Excerpts from a spatial dataset:

# # # #

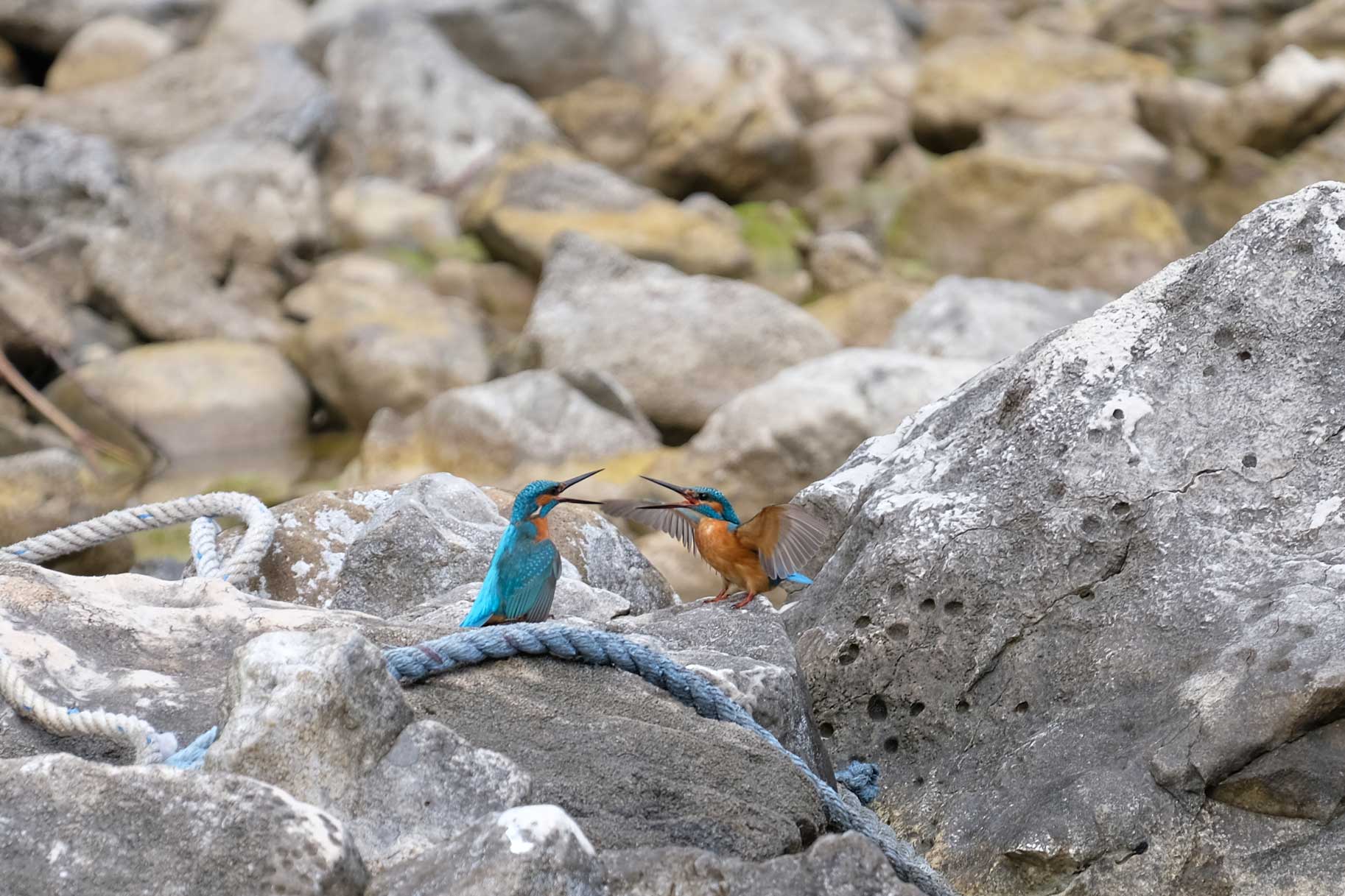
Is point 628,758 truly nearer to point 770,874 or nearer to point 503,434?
point 770,874

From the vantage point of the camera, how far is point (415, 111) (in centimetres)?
1499

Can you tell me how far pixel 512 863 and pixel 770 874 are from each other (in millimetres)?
317

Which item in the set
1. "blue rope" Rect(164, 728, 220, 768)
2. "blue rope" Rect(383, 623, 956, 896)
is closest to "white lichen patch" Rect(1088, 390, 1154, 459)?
"blue rope" Rect(383, 623, 956, 896)

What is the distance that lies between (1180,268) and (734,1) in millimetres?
15308

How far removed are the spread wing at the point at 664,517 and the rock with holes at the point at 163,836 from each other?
218 centimetres

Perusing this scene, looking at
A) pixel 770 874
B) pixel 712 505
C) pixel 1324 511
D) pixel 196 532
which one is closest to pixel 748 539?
pixel 712 505

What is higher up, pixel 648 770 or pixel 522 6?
pixel 648 770

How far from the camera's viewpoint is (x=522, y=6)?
16.1m

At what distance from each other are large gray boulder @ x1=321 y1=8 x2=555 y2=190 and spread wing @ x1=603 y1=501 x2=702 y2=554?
35.5 ft

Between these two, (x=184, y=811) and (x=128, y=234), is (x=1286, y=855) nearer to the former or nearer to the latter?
(x=184, y=811)

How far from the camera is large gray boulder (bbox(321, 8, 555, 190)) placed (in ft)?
48.7

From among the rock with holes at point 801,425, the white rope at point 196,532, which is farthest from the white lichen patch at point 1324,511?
the rock with holes at point 801,425

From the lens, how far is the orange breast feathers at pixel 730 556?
3.71 m

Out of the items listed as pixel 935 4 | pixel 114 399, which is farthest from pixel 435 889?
pixel 935 4
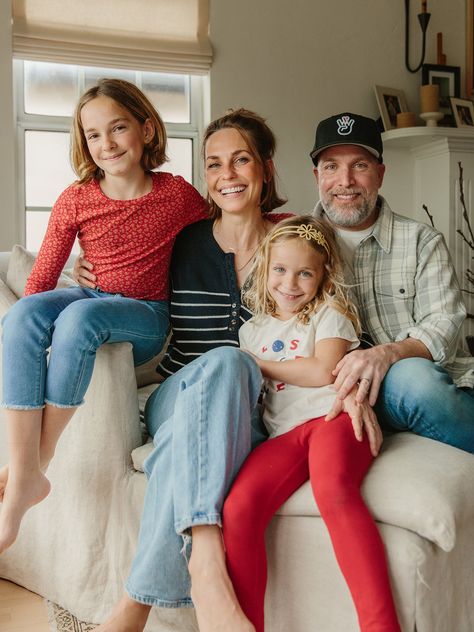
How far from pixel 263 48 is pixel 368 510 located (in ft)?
11.0

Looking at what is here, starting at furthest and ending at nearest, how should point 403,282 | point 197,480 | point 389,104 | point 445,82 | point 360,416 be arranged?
1. point 445,82
2. point 389,104
3. point 403,282
4. point 360,416
5. point 197,480

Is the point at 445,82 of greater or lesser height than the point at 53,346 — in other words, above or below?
above

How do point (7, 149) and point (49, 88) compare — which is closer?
point (7, 149)

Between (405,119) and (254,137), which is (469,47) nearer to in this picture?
(405,119)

# # # #

→ **WHAT YOU NEED TO DO**:
Rewrite every line of the records above as one numbered list, dropping the blank lines and leaving the pictures out.

→ **EXPECTED ANSWER**:
1. Is point 628,758 truly nearer to point 770,874 or nearer to point 503,434?
2. point 770,874
3. From the vantage point of the camera, how far is point (415, 111) (in centimetres)?
4. 1499
5. Can you tell me how far pixel 512 863 and pixel 770 874 are from each other (in millimetres)?
6. 317
7. Which item in the set
8. 1. "blue rope" Rect(164, 728, 220, 768)
9. 2. "blue rope" Rect(383, 623, 956, 896)
10. is closest to "white lichen patch" Rect(1088, 390, 1154, 459)?
11. "blue rope" Rect(383, 623, 956, 896)
12. What is the distance that lies between (1180,268) and (734,1) in millimetres?
13. 15308
14. How far removed are the spread wing at the point at 664,517 and the rock with holes at the point at 163,836 from each other?
15. 218 centimetres
16. Perusing this scene, looking at
17. A) pixel 770 874
18. B) pixel 712 505
19. C) pixel 1324 511
20. D) pixel 196 532
21. which one is closest to pixel 748 539?
22. pixel 712 505
23. What is higher up, pixel 648 770 or pixel 522 6?
24. pixel 648 770
25. How far from the camera's viewpoint is (x=522, y=6)?
26. 16.1m
27. At what distance from each other are large gray boulder @ x1=321 y1=8 x2=555 y2=190 and spread wing @ x1=603 y1=501 x2=702 y2=554?
28. 35.5 ft
29. Between these two, (x=184, y=811) and (x=128, y=234), is (x=1286, y=855) nearer to the former or nearer to the latter?
30. (x=184, y=811)
31. How far from the camera is large gray boulder (bbox(321, 8, 555, 190)) placed (in ft)?
32. 48.7
33. From among the rock with holes at point 801,425, the white rope at point 196,532, which is farthest from the white lichen patch at point 1324,511?
34. the rock with holes at point 801,425
35. From the lens, how far is the orange breast feathers at pixel 730 556?
36. 3.71 m
37. Out of the items listed as pixel 935 4 | pixel 114 399, which is farthest from pixel 435 889?
38. pixel 935 4
39. How far from pixel 263 48 is pixel 368 510 located (in ft)?
40. 11.0
41. Looking at what is here, starting at furthest and ending at nearest, how should point 403,282 | point 197,480 | point 389,104 | point 445,82 | point 360,416 be arranged?
42. 1. point 445,82
43. 2. point 389,104
44. 3. point 403,282
45. 4. point 360,416
46. 5. point 197,480
47. Is the point at 445,82 of greater or lesser height than the point at 53,346 — in other words, above or below?
48. above
49. How do point (7, 149) and point (49, 88) compare — which is closer?
50. point (7, 149)
51. Between (405,119) and (254,137), which is (469,47) nearer to in this picture?
52. (405,119)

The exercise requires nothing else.